On 16/11/16 06:29, Roberto De Ioris wrote:
On 15/11/16 09:29, Roberto De Ioris wrote:
Hi there,
We've been having a problem recently where it appears that the
uWSGI
Emperor is restarting all vassals -- or, perhaps is restarting
itself.
Our setup is that on a given web server, all Python code for the
running
vassals is mounted over NFS. Sometimes there are glitches on the
NFS
server, so it stops responding for a minute or so. When it comes
back,
all vassals appear to restart; this puts so much load on the
machine
that it's essentially non-responsive for some time. So what would
be an
outage lasting a couple of minutes (bad) can take up to 20 minutes
to
clear (very, very bad).
Vassals are all configured via .ini files in a specific directory,
so
it
appears that either:
* The emperor is restarting all of its vassals, or
* The emperor is restarting itself, which means it's shutting
down
all
of the existing vassals as it exits, then reading all of the
vassal
files on startup.
Is there something in the emperor that makes it restart either all
vassals or itself when a subset of the vassals stop responding for
some
time?
All the best,
Giles
Hi Roberto,
Hi Giles, do you have emperor logs during the NFS outage ?
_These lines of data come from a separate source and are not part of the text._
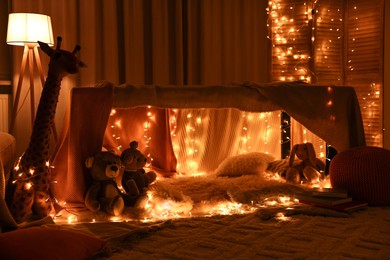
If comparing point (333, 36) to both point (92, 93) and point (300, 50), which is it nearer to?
point (300, 50)

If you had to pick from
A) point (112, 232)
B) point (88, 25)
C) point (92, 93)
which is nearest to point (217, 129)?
point (92, 93)

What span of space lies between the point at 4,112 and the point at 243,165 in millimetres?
1927

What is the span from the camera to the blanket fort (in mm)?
2264

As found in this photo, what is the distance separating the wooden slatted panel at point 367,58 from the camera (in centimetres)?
384

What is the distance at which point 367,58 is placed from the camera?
392cm

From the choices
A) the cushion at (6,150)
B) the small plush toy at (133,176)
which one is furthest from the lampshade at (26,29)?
the small plush toy at (133,176)

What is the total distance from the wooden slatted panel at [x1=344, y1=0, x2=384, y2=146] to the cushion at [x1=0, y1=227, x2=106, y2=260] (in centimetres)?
301

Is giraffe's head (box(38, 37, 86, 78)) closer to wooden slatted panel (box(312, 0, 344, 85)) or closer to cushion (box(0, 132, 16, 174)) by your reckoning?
cushion (box(0, 132, 16, 174))

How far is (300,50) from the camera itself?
408cm

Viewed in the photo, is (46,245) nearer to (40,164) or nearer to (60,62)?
(40,164)

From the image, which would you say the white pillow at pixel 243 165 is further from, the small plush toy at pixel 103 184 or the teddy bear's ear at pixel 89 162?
the teddy bear's ear at pixel 89 162

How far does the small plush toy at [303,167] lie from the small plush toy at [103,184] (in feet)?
3.55

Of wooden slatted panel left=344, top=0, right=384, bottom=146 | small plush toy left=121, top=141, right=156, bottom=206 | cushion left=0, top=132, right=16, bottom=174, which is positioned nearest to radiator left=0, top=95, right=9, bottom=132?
cushion left=0, top=132, right=16, bottom=174

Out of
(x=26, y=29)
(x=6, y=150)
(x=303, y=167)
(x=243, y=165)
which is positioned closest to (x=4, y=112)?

I do have the logs, though there's a lot of stuff in there -- is
there
anything I can search for?
Are the vassals files physically in the nfs storage ?
No, the vassal files are on a local filesystem. NFS handles the
source
code and the working directories for the vassals. I believe a number
of
them are using SQLite for storage, so that would definitely lock up
during an NFS outage.
How you mounted the nfs filesystem ? (i mean the options, like sync,
intr
and so on)
The options are nfsvers=3,soft,timeo=100,retry=5,rw,intr
It would be interesting to know if the emperor crashed (and
systemd/upstart/whatever restarted it) or the single instances crashed
and
the emperor restarted them one by one.
Hi Roberto,
Thanks for looking into this!
Now that I look at it, it looks like it must have been the single
vassal instances that were restarted. Working via the system logs:
* syslog shows the NFS outage starting at 18:48:52, ending at
18:49:33; over this period we get messages saying "nfs: server
XXX.XXX.XXX.XXX not responding, timed out"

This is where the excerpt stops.